Tuesday, May 19, 2015

Down on docs


A telling thing happened at the library on Friday night.

I was meeting the rest of my family and my mother-in-law, in town from Tasmania, for an early dinner on the main commercial drag of North Melbourne. Instead of coming home first, I met them there after work, but got there a good 30 minutes before they did. So I used the opportunity to browse leisurely through the movies at the library, instead of having to do it quickly while frantically looking over my shoulder to make sure one of my children wasn't destroying something or crawling out the door. (Or, walking out the door, these days.)

I did a bunch of that methodical finger flipping through the boxes -- you know, the kind made famous as a method of browsing used CDs back in the day. But when I came to the documentary section I stopped.

"Nah," I thought. "Not worth it."

As in, there could not possibly be any documentaries I would be interested in borrowing.

It's not something I would have consciously admitted to myself before this incident, but when it happened, it became abundantly clear what kind of fiction phase I'm in right now. In fact, the last documentary I watched was way back at the beginning of February, more than three months ago. But so total has my recent dismissal of documentaries been that I was at first convinced that I hadn't seen one since before I closed my 2014 movie list, when I watched the Nick Cave doc 20,000 Days on Earth on January 14th. Then I found Dear Zachary: A Letter to a Son About His Father on February 6th, making my drought seem just a tad less staggering.

It's not like I'm down there with your average viewer, who watches fewer than one documentary a year. But considering how I used to program documentaries as part of my regular viewing habits -- probably on the order of at least one per month -- it seems like more than just a scheduling quirk. This is a pattern forming.

It's not like access to docs is hard for me right now or anything. I've got a ton on my Netflix queue that I mean to see -- eventually.

But "eventually" has been a timeframe I've found a hard time reaching lately.

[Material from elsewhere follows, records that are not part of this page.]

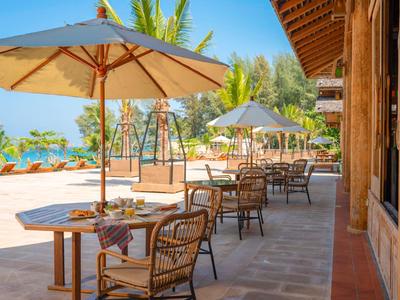 Terras met tafels, stoelen en parasols naast een hotel met uitzicht op tropische palmen.
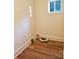 Laundry room with vinyl flooring and a window at 2222 19Th Ne Ave, Hickory, NC 28601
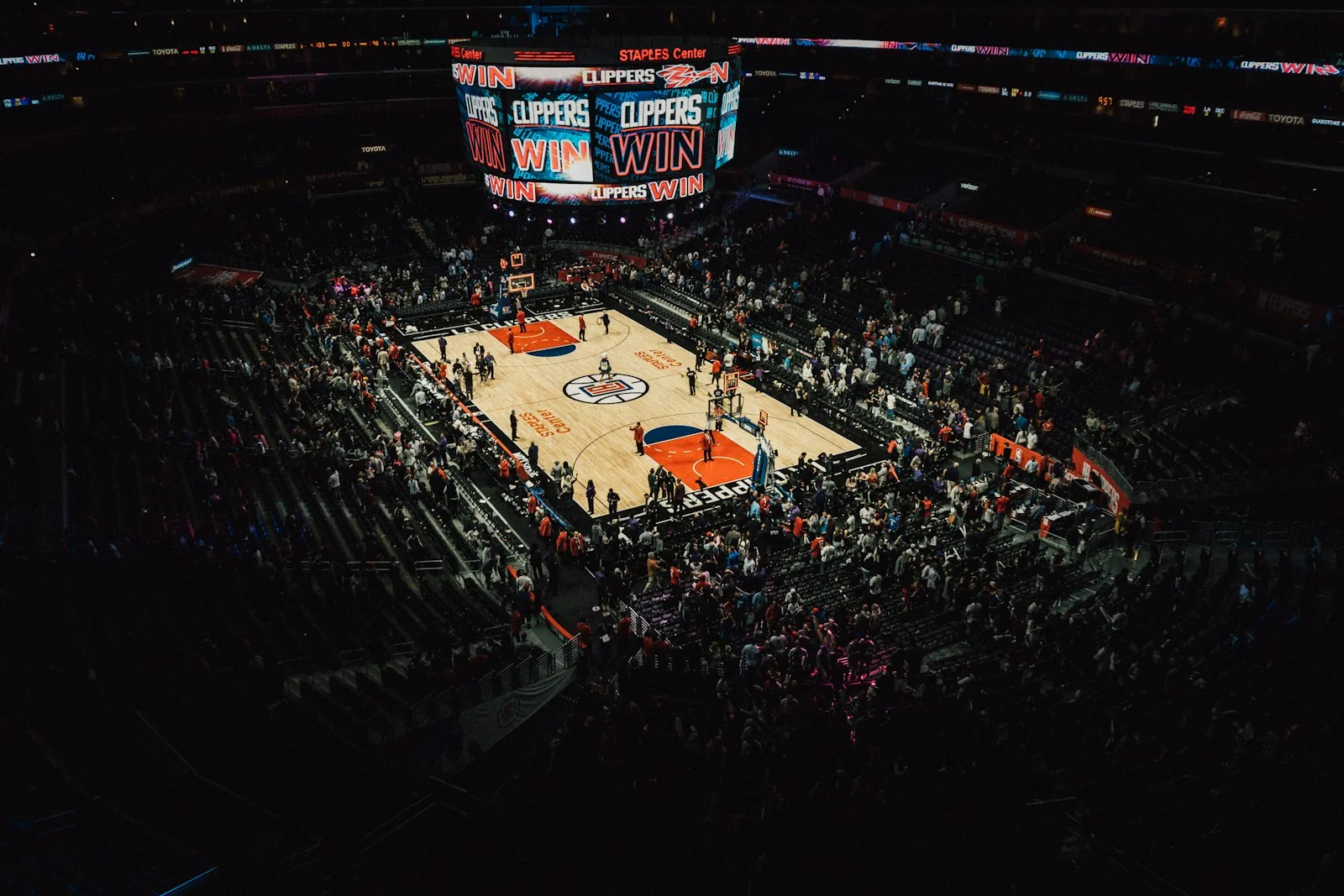 A packed arena crowd watching a game under stadium lights at night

I'm not sure exactly what it is, but I do have some theories. That Netflix queue is part of it. Now that Netflix shows a sprawl of recent documentary arrivals on the home page, and most of them are ones I have never heard of, I'm finding it harder to determine what's considered a "legitimate" documentary. Now that the means of delivery of all movies has changed so radically, that's even more the case with the documentary, which has never been a cinematic stalwart in the best of times. With more documentaries premiering on TV or online, it's hard to distinguish what is a "real documentary" and what might just be a "television program." I try to observe that separation of church and state (TV and movies) on the lists I keep, and a movie that doesn't easily categorize itself questions my sense of order. (Of course, most people would say you should just watch a non-fiction program whose subject matter interests you, and not worry about whether it neatly fits into the taxonomy of programming types.)

But I'm betting that the bigger factor is that I'm into escapism lately. That may be a rather obvious statement to make about a cinephile -- our need for escapism is what causes us to become cinephiles in the first place -- but I'm feeling the truth of it more than usual. Documentaries, by their structure and often their subject matter, can feel like work more than an escape from work.

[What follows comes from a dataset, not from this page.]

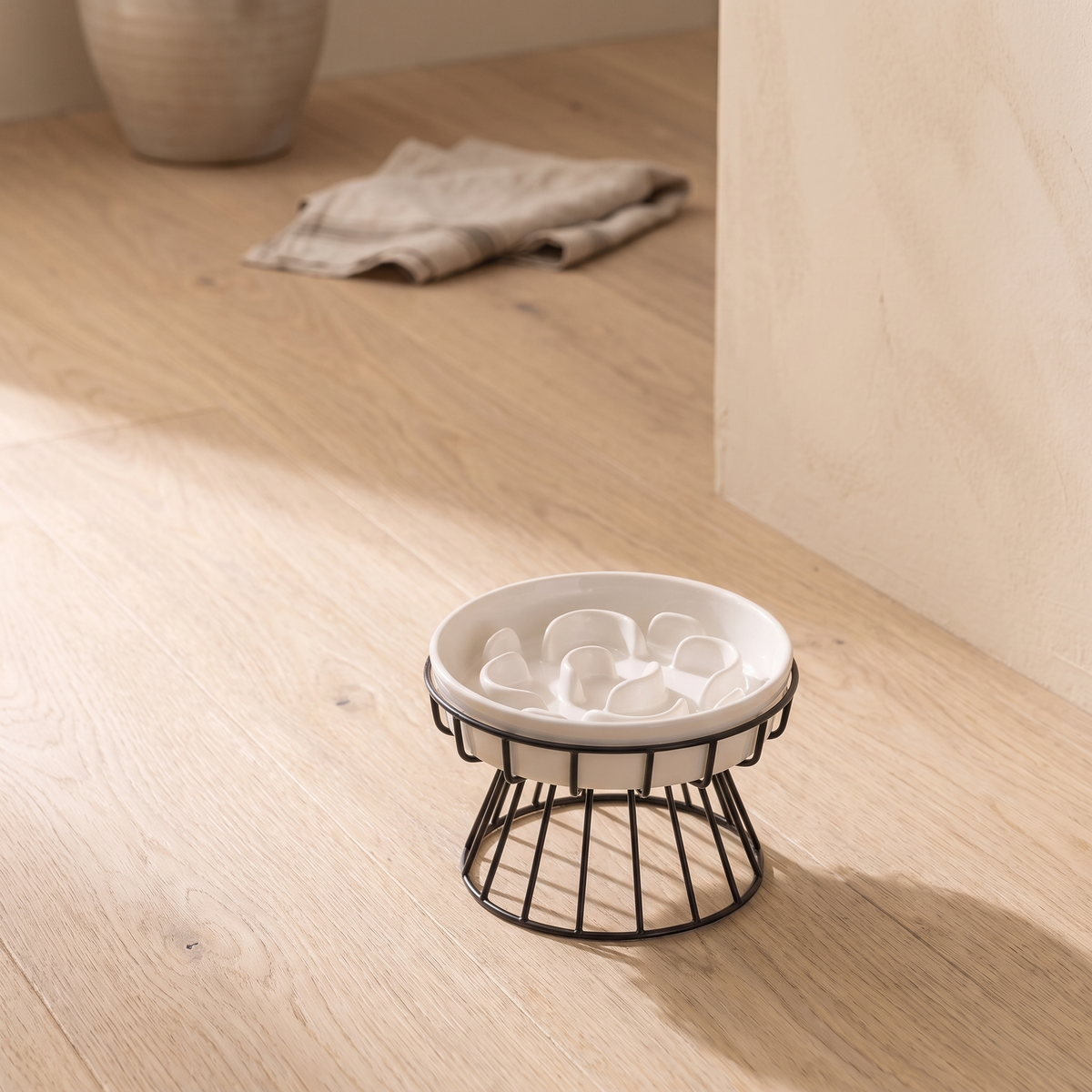 Lumière Slow Feeder Bowl on a pale oak floor against a cream plastered wall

Or perhaps I'm still reeling from the documentary that felt most like work of any I've seen in ages -- the one that came right before 20,000 Days on Earth. That was Particle Fever, whose poster has the honor -- or in this case dishonor -- of adorning this post. Who would have thought that a movie about something inherently awesome -- the Hadron super collider -- could be so deathly boring? Okay okay ... maybe it was our fault for thinking it wouldn't be.

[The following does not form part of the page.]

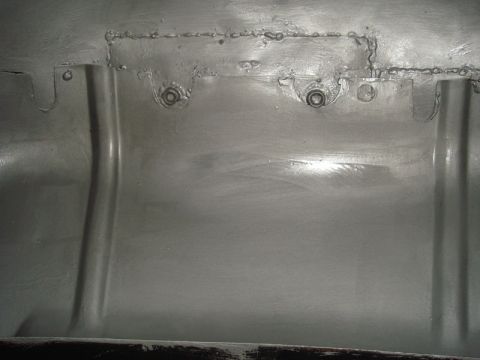 1996 Ford Bronco - This is a close-up view of a vehicle's inner fender, showing construction details like welds and fasteners.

Well, as I like to do in these pessimistic posts, I'll end with a vow -- a vow to aggressively force some non-fiction filmmaking back on my schedule. Because there are some docs out there that have been tantalizing me for a while -- I just have to let them come to the forefront. I just have to let them get "thrown on." There's the 2013 film The Institute, to name one. I understand I'm supposed to know as little as possible about it going in. Hey, that sounds like a good fiction film!